1863 – General Joseph Hooker assumes command of the Army of the Potomac following Ambrose Burnside’s disastrous tenure. Hooker was a West Point graduate and a veteran of the Seminole War and the Mexican War, and he had served in the American West in the 1850s. When the Civil War erupted, Hooker was named brigadier general in the Army of the Potomac. He quickly rose to division commander, and he distinguished himself during the Peninsular Campaign of 1862. He also continued to build his reputation as a hard drinker and womanizer. He earned the nickname “Fighting Joe,” and received command of the First Corps in time for the Second Battle of Bull Run in August 1862. His corps played a major role in the Battle of Antietam in September, and when Burnside failed as commander, Hooker had his chance. The general first had to deal with the sagging morale of the army.
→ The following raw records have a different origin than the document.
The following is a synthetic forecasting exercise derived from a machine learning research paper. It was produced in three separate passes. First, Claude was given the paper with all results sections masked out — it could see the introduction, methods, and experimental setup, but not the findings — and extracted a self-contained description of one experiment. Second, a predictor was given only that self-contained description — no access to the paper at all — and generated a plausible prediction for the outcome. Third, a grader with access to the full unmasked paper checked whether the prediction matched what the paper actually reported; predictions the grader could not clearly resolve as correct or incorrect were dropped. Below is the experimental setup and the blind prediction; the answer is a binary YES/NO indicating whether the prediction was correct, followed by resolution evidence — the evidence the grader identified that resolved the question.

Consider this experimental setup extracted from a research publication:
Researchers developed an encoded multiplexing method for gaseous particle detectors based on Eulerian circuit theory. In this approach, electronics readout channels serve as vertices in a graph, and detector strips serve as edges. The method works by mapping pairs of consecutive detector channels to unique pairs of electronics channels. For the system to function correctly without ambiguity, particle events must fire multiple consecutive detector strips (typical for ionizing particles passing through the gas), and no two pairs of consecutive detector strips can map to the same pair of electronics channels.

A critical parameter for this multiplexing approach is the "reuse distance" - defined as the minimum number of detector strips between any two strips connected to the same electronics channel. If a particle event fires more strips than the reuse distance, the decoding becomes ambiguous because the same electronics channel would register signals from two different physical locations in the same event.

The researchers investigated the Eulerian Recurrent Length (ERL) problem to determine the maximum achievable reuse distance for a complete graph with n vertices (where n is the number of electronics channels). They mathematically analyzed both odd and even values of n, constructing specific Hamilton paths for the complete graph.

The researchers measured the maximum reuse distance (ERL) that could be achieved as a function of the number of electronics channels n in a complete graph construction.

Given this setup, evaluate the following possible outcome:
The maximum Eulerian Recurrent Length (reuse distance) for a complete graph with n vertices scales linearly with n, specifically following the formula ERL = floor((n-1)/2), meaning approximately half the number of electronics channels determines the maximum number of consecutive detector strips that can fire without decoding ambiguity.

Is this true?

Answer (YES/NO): NO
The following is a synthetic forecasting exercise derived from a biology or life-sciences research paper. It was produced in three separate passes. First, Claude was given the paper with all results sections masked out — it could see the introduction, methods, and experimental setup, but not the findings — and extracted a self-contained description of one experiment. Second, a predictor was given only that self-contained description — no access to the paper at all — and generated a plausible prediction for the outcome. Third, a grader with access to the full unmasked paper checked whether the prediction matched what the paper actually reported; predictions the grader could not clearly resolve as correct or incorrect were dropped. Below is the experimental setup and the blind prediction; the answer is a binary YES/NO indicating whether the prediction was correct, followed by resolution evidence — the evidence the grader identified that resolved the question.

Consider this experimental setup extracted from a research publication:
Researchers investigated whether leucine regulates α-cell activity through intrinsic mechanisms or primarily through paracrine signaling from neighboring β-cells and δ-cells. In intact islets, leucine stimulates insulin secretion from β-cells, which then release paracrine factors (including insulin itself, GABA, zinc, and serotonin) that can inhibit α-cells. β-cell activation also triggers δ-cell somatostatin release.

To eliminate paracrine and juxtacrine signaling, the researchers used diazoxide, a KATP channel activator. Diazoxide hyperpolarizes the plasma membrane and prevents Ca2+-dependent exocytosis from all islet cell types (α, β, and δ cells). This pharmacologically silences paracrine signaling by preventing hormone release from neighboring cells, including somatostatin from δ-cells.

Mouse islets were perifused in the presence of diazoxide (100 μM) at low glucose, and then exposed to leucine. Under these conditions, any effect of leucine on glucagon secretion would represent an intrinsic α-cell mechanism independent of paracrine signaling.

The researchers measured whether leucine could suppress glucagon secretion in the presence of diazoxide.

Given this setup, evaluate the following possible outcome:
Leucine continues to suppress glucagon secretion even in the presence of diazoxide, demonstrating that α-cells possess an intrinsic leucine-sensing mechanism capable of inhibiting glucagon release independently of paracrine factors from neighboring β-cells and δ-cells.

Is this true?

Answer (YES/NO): YES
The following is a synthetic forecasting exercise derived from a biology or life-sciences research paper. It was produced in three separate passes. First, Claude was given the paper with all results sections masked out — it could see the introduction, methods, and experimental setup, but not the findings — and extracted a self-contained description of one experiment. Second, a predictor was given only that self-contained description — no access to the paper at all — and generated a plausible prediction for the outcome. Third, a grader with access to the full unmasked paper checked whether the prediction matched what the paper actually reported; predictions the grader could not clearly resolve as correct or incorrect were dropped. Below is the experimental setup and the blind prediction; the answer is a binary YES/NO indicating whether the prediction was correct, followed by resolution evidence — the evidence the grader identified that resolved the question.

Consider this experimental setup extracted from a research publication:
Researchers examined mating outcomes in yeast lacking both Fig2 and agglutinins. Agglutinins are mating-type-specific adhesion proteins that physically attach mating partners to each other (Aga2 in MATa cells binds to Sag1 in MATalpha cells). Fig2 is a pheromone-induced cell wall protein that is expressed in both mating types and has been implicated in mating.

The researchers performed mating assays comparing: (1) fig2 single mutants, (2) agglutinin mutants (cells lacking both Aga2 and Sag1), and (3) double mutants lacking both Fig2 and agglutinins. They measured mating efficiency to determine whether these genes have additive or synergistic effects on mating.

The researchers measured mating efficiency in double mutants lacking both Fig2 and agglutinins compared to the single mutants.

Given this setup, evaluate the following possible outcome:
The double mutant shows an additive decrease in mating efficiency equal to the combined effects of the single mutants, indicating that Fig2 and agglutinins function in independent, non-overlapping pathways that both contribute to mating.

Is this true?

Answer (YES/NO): NO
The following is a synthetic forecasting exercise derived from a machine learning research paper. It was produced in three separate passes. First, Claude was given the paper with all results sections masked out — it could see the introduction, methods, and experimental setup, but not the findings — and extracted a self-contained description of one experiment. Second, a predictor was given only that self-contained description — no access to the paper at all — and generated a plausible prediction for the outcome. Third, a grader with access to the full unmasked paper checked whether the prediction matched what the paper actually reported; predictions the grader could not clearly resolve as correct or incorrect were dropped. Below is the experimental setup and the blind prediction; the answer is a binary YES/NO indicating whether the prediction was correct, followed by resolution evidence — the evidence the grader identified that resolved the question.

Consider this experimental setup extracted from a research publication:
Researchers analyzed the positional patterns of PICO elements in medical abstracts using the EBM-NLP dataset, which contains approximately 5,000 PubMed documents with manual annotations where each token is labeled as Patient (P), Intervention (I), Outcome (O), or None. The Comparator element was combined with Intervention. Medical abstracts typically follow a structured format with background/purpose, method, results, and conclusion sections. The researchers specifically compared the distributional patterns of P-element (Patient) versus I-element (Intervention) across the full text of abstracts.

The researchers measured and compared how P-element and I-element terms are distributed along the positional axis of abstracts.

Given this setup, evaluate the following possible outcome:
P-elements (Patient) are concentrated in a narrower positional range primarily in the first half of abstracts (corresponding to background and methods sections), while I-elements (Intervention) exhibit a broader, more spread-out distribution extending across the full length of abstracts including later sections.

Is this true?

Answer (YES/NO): YES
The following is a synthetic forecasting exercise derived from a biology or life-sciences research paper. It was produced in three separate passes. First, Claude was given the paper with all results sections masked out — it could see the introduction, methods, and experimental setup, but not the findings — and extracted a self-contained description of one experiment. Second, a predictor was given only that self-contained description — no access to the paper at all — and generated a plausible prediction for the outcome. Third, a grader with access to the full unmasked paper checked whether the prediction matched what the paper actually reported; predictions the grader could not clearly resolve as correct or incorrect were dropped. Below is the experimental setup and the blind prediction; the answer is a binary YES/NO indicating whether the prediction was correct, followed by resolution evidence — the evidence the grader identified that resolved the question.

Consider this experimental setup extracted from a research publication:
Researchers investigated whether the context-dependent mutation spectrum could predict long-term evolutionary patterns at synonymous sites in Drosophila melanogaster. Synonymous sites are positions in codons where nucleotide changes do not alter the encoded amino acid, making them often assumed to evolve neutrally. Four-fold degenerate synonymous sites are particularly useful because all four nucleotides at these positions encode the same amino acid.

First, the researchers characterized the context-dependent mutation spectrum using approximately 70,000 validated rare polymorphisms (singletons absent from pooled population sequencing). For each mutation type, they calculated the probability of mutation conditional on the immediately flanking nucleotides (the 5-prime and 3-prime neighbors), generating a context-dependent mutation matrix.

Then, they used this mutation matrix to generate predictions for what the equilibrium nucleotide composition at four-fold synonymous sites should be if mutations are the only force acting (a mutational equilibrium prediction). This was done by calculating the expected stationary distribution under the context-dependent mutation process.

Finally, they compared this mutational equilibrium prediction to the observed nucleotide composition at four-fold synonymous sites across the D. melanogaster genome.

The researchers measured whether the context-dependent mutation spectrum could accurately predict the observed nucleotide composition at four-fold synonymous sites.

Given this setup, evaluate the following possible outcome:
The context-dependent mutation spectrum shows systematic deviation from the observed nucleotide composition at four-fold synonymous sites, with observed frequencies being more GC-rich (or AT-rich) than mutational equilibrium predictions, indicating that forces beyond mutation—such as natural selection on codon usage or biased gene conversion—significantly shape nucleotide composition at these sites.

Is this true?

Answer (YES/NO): YES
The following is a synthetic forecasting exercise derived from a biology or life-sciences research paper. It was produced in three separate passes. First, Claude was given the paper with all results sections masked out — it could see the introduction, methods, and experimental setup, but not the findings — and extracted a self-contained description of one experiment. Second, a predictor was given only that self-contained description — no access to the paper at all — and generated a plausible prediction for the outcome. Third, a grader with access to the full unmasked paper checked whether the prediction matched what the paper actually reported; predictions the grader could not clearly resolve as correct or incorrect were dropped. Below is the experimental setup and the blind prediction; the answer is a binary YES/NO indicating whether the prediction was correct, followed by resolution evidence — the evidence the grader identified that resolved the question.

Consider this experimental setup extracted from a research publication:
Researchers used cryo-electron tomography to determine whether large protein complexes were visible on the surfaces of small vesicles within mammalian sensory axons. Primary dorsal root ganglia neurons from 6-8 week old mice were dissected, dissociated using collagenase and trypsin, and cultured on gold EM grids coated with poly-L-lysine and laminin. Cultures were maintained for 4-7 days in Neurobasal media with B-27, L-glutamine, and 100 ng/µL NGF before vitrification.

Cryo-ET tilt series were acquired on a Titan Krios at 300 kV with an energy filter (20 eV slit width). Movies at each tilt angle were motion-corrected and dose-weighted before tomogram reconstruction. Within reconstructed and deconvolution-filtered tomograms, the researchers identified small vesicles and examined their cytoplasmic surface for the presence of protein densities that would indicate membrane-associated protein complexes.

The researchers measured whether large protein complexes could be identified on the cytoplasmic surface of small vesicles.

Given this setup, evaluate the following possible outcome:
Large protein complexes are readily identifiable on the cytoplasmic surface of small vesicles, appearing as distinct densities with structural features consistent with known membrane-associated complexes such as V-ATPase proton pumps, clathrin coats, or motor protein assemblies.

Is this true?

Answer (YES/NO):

He reorganized his command and instituted a badge system, where each division had their own unique insignia. This helped to build unit pride and identity, and Hooker led a reenergized army into Virginia in April 1862. Hooker’s appointment was part of Lincoln’s frustrating process of finding a winning general in the east. After Irwin McDowell, George McClellan, John Pope, McClellan again, and then Burnside, Lincoln hoped Hooker could defeat Confederate General Robert E. Lee. It was a tall order, though, and Hooker was not up to the challenge. In May 1863, Hooker clashed with Lee at the Battle of Chancellorsville, and the Union army suffered a decisive and stunning defeat. Lincoln’s search for an effective commander continued, and he eventually replaced Hooker with George Meade.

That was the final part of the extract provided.